Dem Beweisantrag des Beklagten zu 1. auf Einholung eines neuen Gutachtens ist der Senat nicht nachgegangen. Auch insoweit findet § 244 StPO analoge Anwendung (Zöller/Philippi, aaO., § 640 Rz. 42 m.w.N.). Gemäß § 244 Abs. 4 S. 2 StPO analog steht der weiteren Beweiserhebung entgegen, dass durch das in dem Strafverfahren eingeholte Gutachten das Gegenteil der behaupteten Tatsache bereits erwiesen ist. Insbesondere das Privatgutachten der Fa. … vom 19.07.2007 ist nicht geeignet, Zweifel an der Richtigkeit dieses Gutachtens zu wecken. Vielmehr spricht nach der Beweislage alles dafür, dass die bei dem Privatgutachten untersuchten Speichelproben manipuliert worden sind. Das bereits zuvor polizeilich gespeicherte DNAMuster des Beklagten zu 2. stimmt nämlich ausweislich des Vermerks des KOK … vom 14.08.2007 aus der Ermittlungsakte der StA Osnabrück, Az. 820 Js 9175/07, nicht mit dem von der Fa. … zugrunde gelegten DNAMuster überein.
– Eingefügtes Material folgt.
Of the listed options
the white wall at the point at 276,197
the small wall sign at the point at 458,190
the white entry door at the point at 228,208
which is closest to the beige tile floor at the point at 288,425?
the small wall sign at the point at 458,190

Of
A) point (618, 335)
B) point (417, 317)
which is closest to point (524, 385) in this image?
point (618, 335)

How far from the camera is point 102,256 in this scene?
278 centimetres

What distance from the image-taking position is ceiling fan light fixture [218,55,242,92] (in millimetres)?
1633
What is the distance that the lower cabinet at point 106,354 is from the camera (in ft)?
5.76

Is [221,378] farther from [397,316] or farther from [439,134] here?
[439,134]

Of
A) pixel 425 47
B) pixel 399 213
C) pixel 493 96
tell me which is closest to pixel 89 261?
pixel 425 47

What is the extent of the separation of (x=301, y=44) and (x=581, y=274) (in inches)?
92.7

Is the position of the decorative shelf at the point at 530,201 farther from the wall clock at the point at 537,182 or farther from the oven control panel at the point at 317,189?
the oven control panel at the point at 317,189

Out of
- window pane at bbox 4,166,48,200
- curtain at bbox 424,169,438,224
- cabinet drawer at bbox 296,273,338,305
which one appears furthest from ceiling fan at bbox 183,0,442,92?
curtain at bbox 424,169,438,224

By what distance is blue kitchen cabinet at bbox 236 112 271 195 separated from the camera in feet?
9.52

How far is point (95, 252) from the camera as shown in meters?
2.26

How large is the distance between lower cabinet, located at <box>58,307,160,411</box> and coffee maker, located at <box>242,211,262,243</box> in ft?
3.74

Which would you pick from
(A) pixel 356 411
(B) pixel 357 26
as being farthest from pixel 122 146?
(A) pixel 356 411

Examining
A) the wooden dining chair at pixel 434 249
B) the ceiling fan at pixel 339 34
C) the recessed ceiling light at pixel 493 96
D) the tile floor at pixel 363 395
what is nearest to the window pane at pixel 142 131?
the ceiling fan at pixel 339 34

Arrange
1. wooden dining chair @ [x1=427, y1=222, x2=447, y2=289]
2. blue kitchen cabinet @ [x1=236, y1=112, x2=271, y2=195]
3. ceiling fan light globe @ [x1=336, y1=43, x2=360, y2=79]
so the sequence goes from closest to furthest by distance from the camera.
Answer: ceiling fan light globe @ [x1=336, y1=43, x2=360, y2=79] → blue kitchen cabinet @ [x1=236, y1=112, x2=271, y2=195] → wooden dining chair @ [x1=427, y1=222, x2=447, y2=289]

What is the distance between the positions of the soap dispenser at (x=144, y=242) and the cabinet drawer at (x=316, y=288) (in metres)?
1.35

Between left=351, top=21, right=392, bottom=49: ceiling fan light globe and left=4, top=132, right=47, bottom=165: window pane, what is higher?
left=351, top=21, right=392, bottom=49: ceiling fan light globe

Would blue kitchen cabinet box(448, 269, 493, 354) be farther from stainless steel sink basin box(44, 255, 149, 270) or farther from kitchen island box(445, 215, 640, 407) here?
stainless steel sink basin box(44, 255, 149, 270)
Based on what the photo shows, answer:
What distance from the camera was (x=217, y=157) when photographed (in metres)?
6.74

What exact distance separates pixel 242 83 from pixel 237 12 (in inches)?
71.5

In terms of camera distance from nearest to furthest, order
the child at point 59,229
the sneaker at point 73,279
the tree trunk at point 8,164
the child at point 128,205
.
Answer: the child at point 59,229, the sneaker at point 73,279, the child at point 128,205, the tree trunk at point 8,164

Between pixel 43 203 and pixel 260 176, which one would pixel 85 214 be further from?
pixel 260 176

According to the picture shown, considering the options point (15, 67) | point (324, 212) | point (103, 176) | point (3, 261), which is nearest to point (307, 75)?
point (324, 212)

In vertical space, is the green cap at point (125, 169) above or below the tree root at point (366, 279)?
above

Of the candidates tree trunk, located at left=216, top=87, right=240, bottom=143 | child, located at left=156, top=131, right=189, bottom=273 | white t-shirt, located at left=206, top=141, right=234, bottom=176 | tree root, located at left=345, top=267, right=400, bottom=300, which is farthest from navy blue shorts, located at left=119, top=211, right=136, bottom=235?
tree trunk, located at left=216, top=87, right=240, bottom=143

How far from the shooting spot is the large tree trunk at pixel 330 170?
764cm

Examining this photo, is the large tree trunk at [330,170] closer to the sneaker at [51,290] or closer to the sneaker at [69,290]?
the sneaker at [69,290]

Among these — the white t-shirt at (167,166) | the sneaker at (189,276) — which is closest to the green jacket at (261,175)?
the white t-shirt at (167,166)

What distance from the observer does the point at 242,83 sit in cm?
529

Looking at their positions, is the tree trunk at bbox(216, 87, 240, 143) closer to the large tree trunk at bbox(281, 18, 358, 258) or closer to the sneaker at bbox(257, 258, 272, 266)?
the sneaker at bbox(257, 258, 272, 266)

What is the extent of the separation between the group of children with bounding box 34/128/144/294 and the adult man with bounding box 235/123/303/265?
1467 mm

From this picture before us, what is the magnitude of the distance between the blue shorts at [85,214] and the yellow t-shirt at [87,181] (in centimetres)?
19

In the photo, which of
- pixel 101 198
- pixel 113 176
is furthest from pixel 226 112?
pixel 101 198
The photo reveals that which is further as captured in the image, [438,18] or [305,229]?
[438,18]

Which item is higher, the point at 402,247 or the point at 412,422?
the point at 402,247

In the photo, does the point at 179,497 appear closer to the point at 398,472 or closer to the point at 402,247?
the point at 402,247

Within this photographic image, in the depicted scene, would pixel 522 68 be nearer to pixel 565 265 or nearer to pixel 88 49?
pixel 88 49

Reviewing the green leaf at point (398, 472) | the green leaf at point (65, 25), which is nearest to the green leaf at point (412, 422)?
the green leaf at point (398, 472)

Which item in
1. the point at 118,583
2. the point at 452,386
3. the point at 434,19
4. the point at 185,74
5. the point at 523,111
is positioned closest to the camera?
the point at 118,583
3. Die damit entscheidungserhebliche gesetzliche Regelung auch für Altfälle, wie sie in § 1600 Abs. 1 Nr. 5 BGB, Art. 229 § 16 EGBGB zum Ausdruck gekommen ist, sieht der Senat als verfassungsgemäß an. Sie ist insbesondere mit dem Rückwirkungsverbot vereinbar. Eine Vorlage an das Bundesverfassungsgericht gemäß Art. 100 GG kommt damit nicht in Betracht.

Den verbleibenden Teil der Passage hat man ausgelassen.